I wasn’t eating to fuel my body.
I was eating to survive my feelings.
The Moment I Stopped Lying to Myself
One of the hardest admissions I made was simple:
My relationship with food is not healthy.
Not because I lacked discipline—but because I lacked awareness.
I was disconnected from my body.
And disconnection always shows up somewhere.
Meeting Support Instead of Blame
Working with a dietitian changed everything—not because she gave me rules, but because she helped me understand my patterns.
We didn’t start with calories.
We started with questions.
Why do you eat when you do?
What are you actually needing?
What are you avoiding?
That reframed everything.
Learning to Eat With Intention
I began to see food as information instead of comfort.
What gives me energy?
What inflames me?
What supports my healing?
Instead of control, I practiced curiosity.
Instead of punishment, I practiced consistency.
Rebuilding Trust With My Body
At first, listening to my body felt foreign.
I didn’t trust hunger.
I didn’t trust fullness.
I didn’t trust myself.
But with time, structure, and patience, that trust began to return.

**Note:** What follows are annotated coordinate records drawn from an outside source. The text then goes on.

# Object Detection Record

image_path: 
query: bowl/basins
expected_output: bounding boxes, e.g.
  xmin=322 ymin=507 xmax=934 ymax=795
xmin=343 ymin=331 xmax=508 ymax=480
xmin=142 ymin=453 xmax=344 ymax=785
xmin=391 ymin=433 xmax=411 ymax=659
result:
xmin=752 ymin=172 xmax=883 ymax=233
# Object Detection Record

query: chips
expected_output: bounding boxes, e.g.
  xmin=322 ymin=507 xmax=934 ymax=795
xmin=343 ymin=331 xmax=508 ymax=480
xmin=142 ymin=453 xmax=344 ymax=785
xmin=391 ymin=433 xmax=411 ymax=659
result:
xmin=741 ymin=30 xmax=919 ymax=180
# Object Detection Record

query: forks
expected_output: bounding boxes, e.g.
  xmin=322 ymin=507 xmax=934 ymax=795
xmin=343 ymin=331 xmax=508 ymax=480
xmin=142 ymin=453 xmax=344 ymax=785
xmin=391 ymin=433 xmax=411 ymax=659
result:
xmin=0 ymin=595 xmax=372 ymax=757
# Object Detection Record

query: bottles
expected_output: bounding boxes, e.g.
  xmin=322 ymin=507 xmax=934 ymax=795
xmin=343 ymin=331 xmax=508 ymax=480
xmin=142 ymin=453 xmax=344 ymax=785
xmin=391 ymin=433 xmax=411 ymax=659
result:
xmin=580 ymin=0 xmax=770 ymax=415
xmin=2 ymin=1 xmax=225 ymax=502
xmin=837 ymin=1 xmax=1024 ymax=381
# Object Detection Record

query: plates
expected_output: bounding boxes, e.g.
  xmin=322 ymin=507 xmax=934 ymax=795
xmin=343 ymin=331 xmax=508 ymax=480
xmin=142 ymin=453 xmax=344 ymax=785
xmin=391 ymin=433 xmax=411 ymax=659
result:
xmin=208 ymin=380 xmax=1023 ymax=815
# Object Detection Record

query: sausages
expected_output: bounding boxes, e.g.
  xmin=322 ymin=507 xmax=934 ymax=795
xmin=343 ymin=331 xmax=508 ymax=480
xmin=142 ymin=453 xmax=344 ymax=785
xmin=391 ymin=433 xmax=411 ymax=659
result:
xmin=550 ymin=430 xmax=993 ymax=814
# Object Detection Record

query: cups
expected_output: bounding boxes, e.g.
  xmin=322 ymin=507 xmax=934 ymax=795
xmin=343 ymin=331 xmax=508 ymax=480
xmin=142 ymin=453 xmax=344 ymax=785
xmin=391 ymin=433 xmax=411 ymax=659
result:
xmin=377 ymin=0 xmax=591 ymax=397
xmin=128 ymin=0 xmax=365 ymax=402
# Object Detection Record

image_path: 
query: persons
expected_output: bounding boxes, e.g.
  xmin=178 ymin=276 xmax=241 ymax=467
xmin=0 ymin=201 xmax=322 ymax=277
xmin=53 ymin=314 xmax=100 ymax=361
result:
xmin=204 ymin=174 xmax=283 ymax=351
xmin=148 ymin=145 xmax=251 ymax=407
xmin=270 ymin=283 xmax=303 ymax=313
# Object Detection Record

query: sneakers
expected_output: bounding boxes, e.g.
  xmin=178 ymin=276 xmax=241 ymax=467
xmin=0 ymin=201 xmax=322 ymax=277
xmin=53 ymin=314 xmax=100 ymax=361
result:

Detoxing More Than Just My Diet
The detox I committed to wasn’t just physical.
It was mental.
I detoxed from guilt.
From all-or-nothing thinking.
From labeling food as “good” or “bad.”
Healing my relationship with food meant healing my relationship with myself.
Food as a Tool for Strength
As my nutrition improved, my energy changed.
My sleep changed.
My mood changed.
Food stopped being something that happened to me.
It became something I used to build myself.
Why This Step Was Foundational
Fitness came later.
Confidence came later.
Transformation came later.
But confronting food came first.
Because nothing changes sustainably until the relationship changes.
What I Know Now
My body was never the enemy.
It was always asking for support.
Learning to nourish it was the first real act of self-respect I gave myself.